December 11, 2018

Europe, if you spoil your kids too much they will not grow strong. That goes for banks too.

Sir, Patrick Jenkins analyzes several concerns expressed about European banks when policymakers gathered to mark the retirement of Danièle Nouy from ECB’s Single Supervisory Mechanism (SSM); who is to be succeeded by Andrea Enria as the Eurozone’s chief banking regulator. “As European banks regulator retires, six big challenges remain” December 11.

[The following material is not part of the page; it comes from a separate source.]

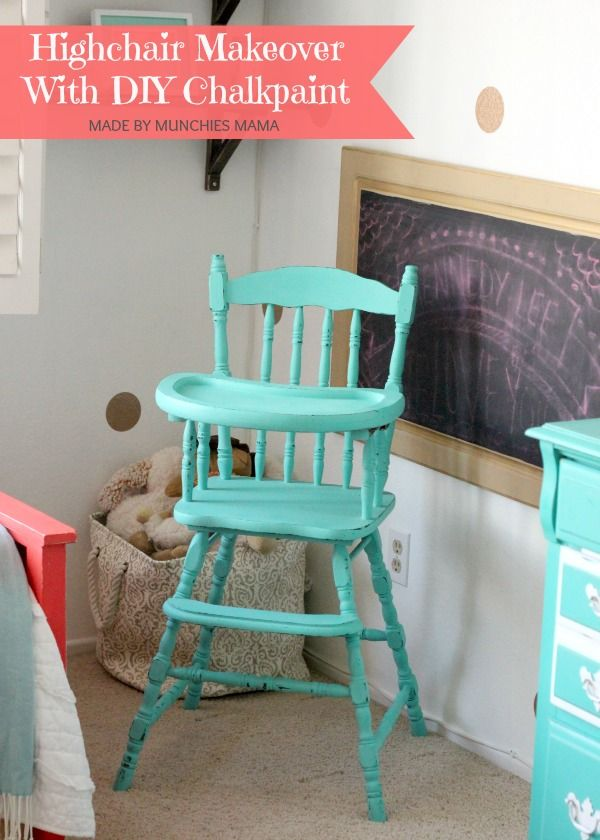 old high chair ideas clear refinish urban home interior 25 best about vintage chairs on pinterest
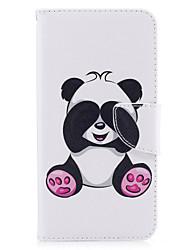 economico -Per iPhone X iPhone 8 Custodie cover Porta-carte di credito A portafoglio Con supporto Con chiusura magnetica Fantasia/disegno Integrale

The former Grand-Chair of the Federal Reserve, Paul Volcker, in his recent book “Keeping at it”, co-written with Christine Harper, recounts the following when, in 1986, the G10 central banking group tried to establish an international consensus on bank regulations and capital requirements:

“The US practice had been to asses capital adequacy by using a simple “leverage ratio”-in other words, the bank’s total assets based compared with the margin of capital available to absorb any losses on those assets. (Historically, before, the 1931 banking collapse, a ten percent ratio was considered normal)

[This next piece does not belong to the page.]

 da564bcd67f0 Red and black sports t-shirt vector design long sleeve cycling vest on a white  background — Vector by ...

The Europeans, as a group, firmly insisted upon a “risk-based” approach, seemingly more sophisticated because it calculated assets based on how risky they seemed to be. They felt it was common sense that certain kind of assets –certainly including domestic government bonds but also home mortgages and other sovereign debt- shouldn’t require much if any capital. Commercial loans, by contrast, would have strict and high capital requirements, whatever the credit rating might be.”

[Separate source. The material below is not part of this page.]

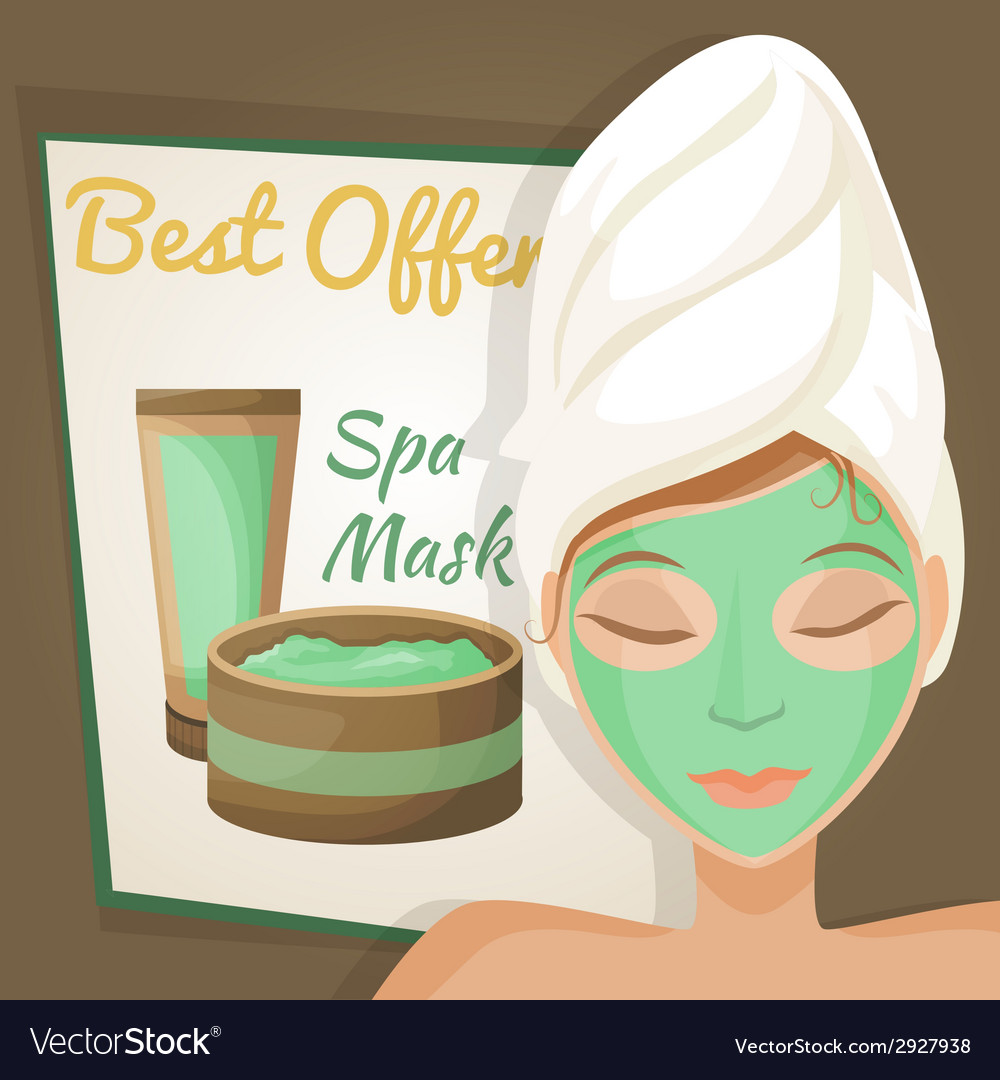 Woman in spa mask vector | Price: 1 Credit (USD $1)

Sir, even though the Basel Accord was signed in 1988 and further developed in 2004 with Basel II, and with which the European risk weighting was adopted, I am sure we can trace the differences between US and Europe banks to these original differences on capital requirements. The US has been much more strict on capital than Europe. In fact the problems with American banks during the 2008 crisis were mostly restricted to those investment banks, which supervised by the SEC, had been allowed in 2004 to adopt Basel II criteria.

In Europe meanwhile banks could do with much less capital, which meant that much more was left over for bankers’ bonuses. In essence, Europe’s banks were dangerously spoiled. The challenge these now faces is having to substitute their equity minimizing financial engineers with good old time loan officers; and convince the capital markets of that. Good luck!